Water scarcity is a definitive global reality — half of the world’s population will suffer from severe water shortages by the year 2050 and over $335 billion in investment over the next twenty years is needed to maintain our current drinking water infrastructure.
The distribution of water throughout the world is inefficient and new market tools are being developed to address the issues revolving around water rights and allocation. In the United States, water rights and allocation limits are assigned in a “first-in-time, first-in-right” method where property owners are allowed to withdraw a percentage of water each year because they happen to be “the first ones to spot it.” Critics argue that water right allocation laws do not create any incentives for conservation efforts and some still have clauses built in that require holders to withdraw the maximum amount of water allocated or lose their rights entirely.

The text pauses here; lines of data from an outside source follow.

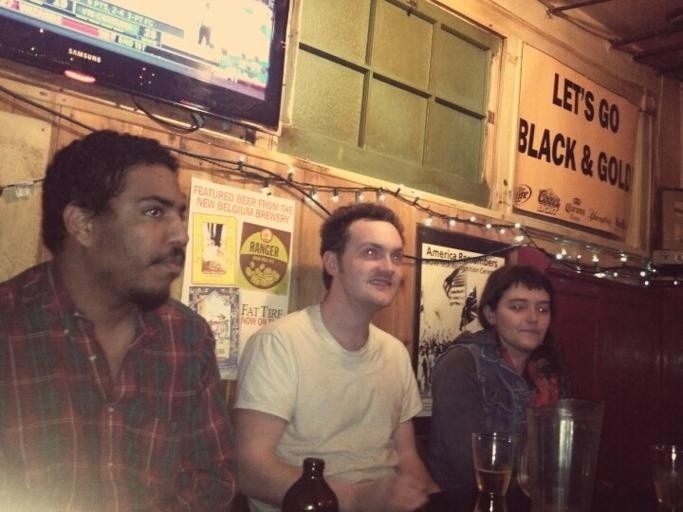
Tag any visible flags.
[459,286,478,331]
[442,265,465,305]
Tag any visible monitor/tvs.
[0,0,292,136]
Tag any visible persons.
[417,342,445,397]
[230,202,442,512]
[0,132,238,512]
[423,263,571,491]
[220,48,259,83]
[198,3,211,46]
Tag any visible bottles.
[279,457,338,512]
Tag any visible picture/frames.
[411,224,513,434]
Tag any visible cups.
[472,397,603,511]
[651,442,683,512]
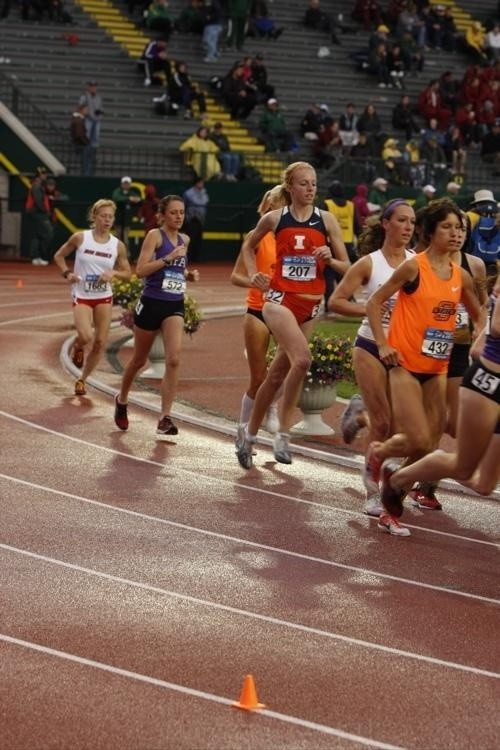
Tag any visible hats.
[35,166,56,184]
[377,25,390,33]
[267,98,278,105]
[467,189,497,204]
[120,175,132,184]
[371,135,463,195]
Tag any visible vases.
[289,380,336,436]
[138,331,166,379]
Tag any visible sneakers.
[155,414,179,435]
[71,336,85,369]
[361,438,411,536]
[74,376,89,395]
[272,432,292,465]
[114,392,130,430]
[235,423,255,469]
[409,483,444,509]
[338,392,370,445]
[32,258,49,266]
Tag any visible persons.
[228,160,497,539]
[22,0,499,319]
[52,200,132,395]
[114,195,199,436]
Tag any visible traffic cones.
[228,673,266,712]
[15,279,24,289]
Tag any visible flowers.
[120,291,200,338]
[267,332,357,393]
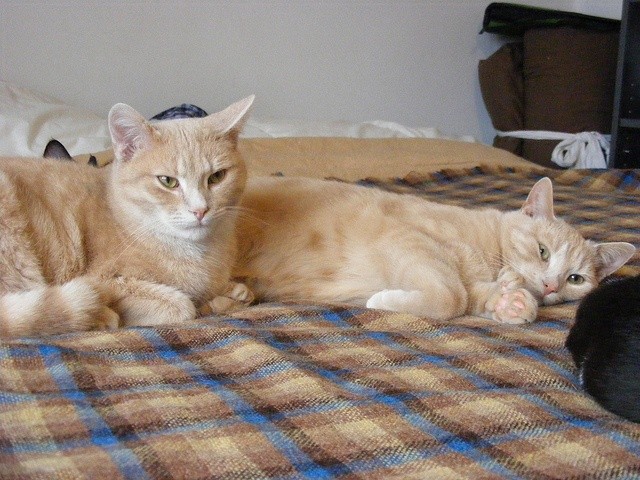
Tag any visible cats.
[565,273,640,423]
[198,175,636,327]
[0,94,266,339]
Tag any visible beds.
[0,78,639,480]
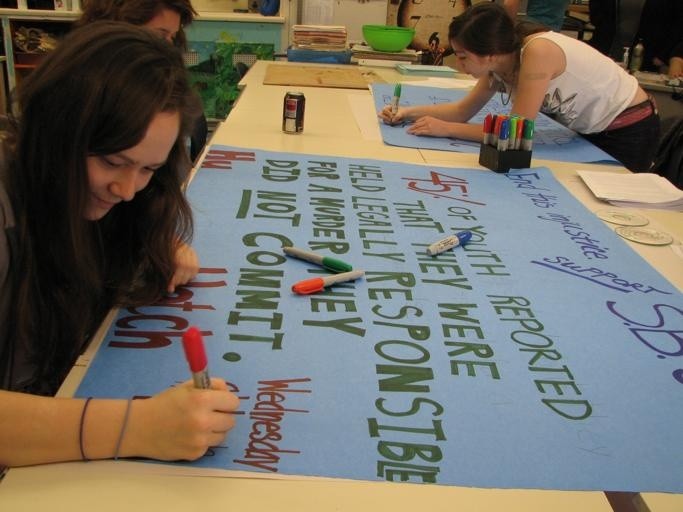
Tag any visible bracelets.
[79,396,94,462]
[112,398,132,459]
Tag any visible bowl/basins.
[361,24,415,53]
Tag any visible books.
[351,44,423,68]
[290,25,348,51]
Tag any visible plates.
[615,228,673,245]
[596,208,648,226]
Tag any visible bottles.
[630,38,645,71]
[622,47,630,69]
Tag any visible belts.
[607,91,658,131]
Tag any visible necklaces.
[500,66,516,105]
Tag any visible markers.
[183,327,214,389]
[426,230,472,256]
[292,270,365,295]
[392,83,401,113]
[483,112,535,151]
[284,247,352,273]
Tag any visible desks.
[354,57,682,512]
[0,55,617,510]
[628,66,683,150]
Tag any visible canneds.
[282,90,306,134]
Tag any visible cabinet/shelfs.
[0,0,299,151]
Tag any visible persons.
[377,0,661,173]
[78,0,198,47]
[422,37,454,66]
[0,21,241,469]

An alternative to traditional water tariff scheduling is being developed throughout the world to address these issues of inefficiency and is pricing water relative to supply and demand. The most established market exists today (and has so for over 20 years) in the Murray-Darling Basin in Australia. It is here that the country’s National Water Initiative has created permanent and seasonal water allocations that can be traded through water brokers when amounts are in excess of demand. The price at which it can be traded depends, of course, on the demand for the water and relevant market forces. This model places a more desirable price on water and “punishes” major consumers who cannot take the necessary measures to curb consumption. The efficiency of the water trading market is such that the initial price for water will be equalized throughout the community of consumers, but the marginal price for water during the secondary trade will fall along every consumer’s individual demand curve. This will force users to shift resources from low value activities to high value activities and in turn give a more economically viable price to water.